Work to be completed: Retype all of the data without changing a single word.

Dataset section:

==========

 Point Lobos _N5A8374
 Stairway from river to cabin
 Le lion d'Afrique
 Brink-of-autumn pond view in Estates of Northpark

==========

Solution to the exercise:
 Point Lobos _N5A8374
 Stairway from river to cabin
 Le lion d'Afrique
 Brink-of-autumn pond view in Estates of Northpark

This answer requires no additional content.